Dodds references dance scholar Theresa Buckland’s definition of popular dance as a “fashionable dance form: can be associated with popular music recordings. Tends to be transmitted through fashionable centres for dancing, including schools of dance, or nowadays through television. Tendency to innovation (Buckland 1983, 326)’. This brief description is part of a triadic paradigm in which the popular is set in contrast to an extended consideration of a ‘classical’ and ‘folk’ dance bianary; hence ‘the popular’ is both marginalized and defined through what it is not” (Dodds 2011, 47). 

“In jazz dance, too often that missing link is African-American vernacular dance. Acknowledging the entirety of the genre allows us to establish historical, cultural, social, and kinetic continuity, which I call a continuum” (Cohen in Oliver & Guarino, 2014 P.3). 

“I firmly hold to the view that pop music is not the future for jazz dance. It is important that jazz dance not limit itself to commercial trends and instead embrace its ability to generate new modes of movement invention through play and improvisation” (Wray in Oliver & Guarino, 2014 P.15). 

“In black vernacular dancing, improvisation means the creative structuring, or the choreographing, of human movement in the moment of ritual performance” (Jackson 2001, 44).

“Black vernacular dance aesthetics force us to rethink dualistic Platonic- Cartesian notions and the sometimes ethnocentric divisions between improvisation and so- called set choreography” (Jackson 2001, 49).

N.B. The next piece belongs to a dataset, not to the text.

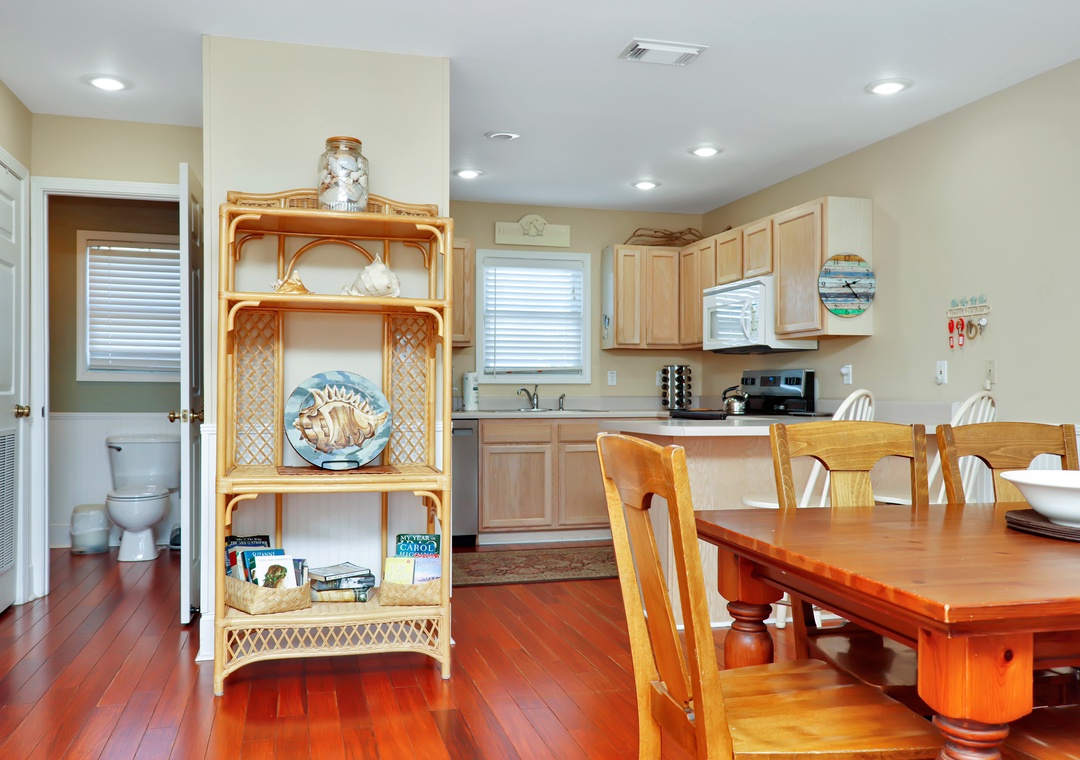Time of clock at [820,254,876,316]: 2:23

Following this discussion, we broke into smaller groups to discuss how this topic relates to key areas of our tap dance practice; teaching, musicianship and industry contexts. 

Teaching and working in educational settings – This group discussed how history, culture and musicality specific learning is largely missing in dance studio practice. The group identified a need for this to be better integrated into environments where competitions and syllabus are often the dominant approach. The group also explored the need to allow tradition to sit alongside innovation in teaching and creative work with learners.

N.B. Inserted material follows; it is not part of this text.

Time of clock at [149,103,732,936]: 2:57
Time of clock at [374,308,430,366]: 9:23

Musicianship – This group discussed different aspects of musicianship available to tap dancers such as the tonality of the taps, and the musical role of tap dance when combined with other instruments.

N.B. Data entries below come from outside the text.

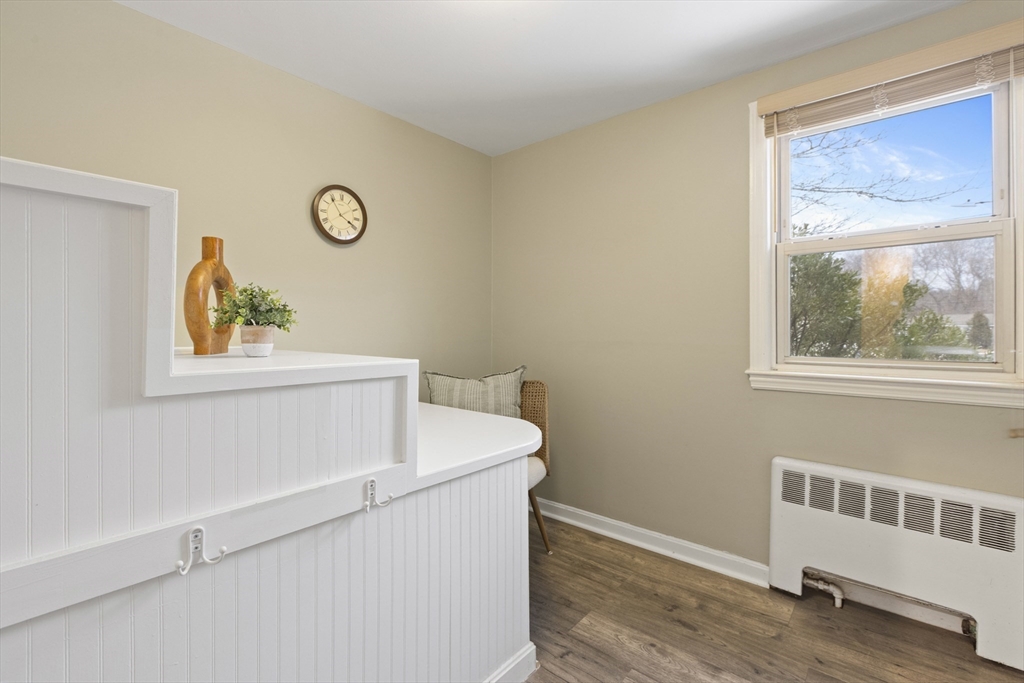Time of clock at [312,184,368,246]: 3:54
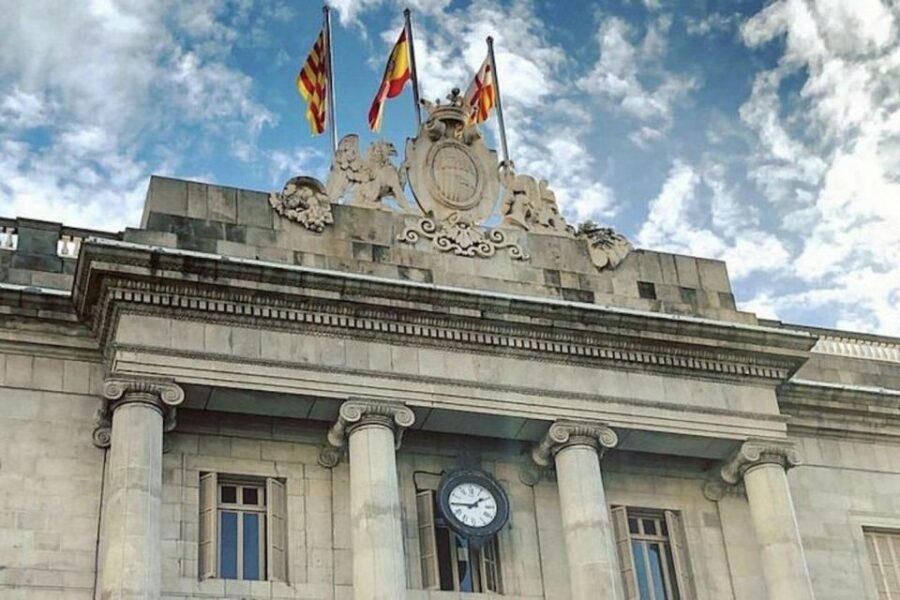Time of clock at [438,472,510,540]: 1:45
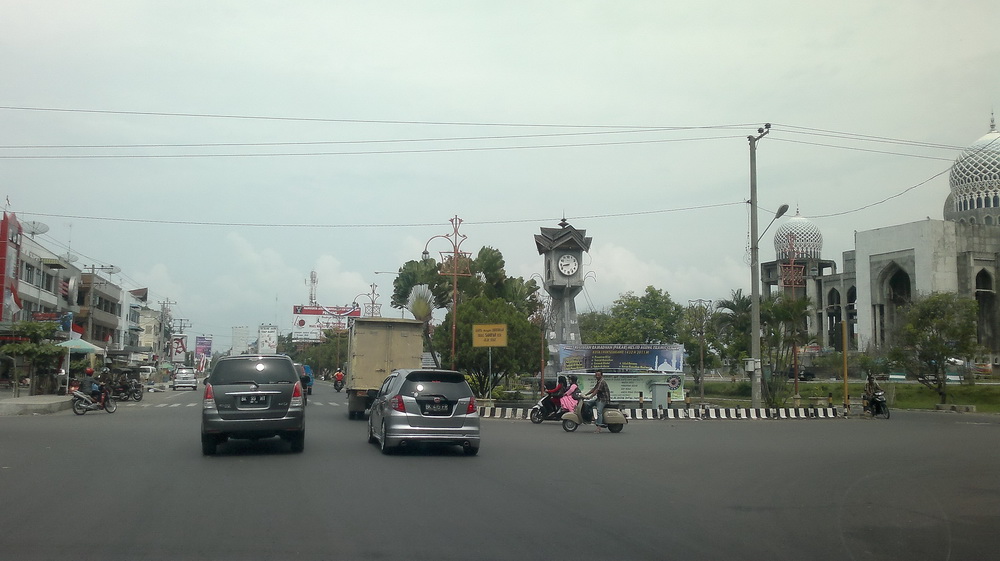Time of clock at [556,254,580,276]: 8:43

Industry contexts – This group discussed the difficulties experienced by tap dance artists navigating funding and arts institutions that frame dance and music as separate disciplines. Resistance by industry ‘gatekeepers’ to accepting tap dance as being simultaneously dance, music and theatre led the group to consider the possible need to re-label tap dance in a way that reflects its roots in Africanist aesthetics.


Dodds, S. (2011) Dancing on the Canon: Embodiments of Value in Popular Dance. Basingstoke: Palgrave Macmillan.

Gottschild, B, D. (2000) Waltzing In The Dark : African American Vaudeville and Race Politics in the Swing Era, Palgrave Macmillan,

Jackson, J “Improvisation in African-American Vernacular Dancing” Dance Research Journal, Winter, 2001, Vol. 33, No. 2, Social and Popular Dance (Winter, 2001), pp. 40-53 Published by: Congress on Research in Dance

Malnig, J. (ed.) (2009) Ballroom, Boogie, Shimmy Sham, Shake: A Social and Popular Dance Reader. Chicago: University of Illinois Press.

Malone, J. (1996) Steppin on the Blues: The Visible Rhythms of African American Dance. Chicago: The University of Illinois Press.

Stearns, M. and Stearns, J. (1968) Jazz Dance: The Story of American Vernacular Dance. New York: Da Capo.

Wells, C. (2021) Between Beats: The Jazz Tradition and Black Vernacular Dance. New York: Oxford University Press.

Wray, S. “A Twenty-First-Centry Jazz Dance Manifesto” Oliver, W & Guarino, L (2014) Jazz dance: a history of the roots and branches. Gainesville, Florida: University Press of Florida.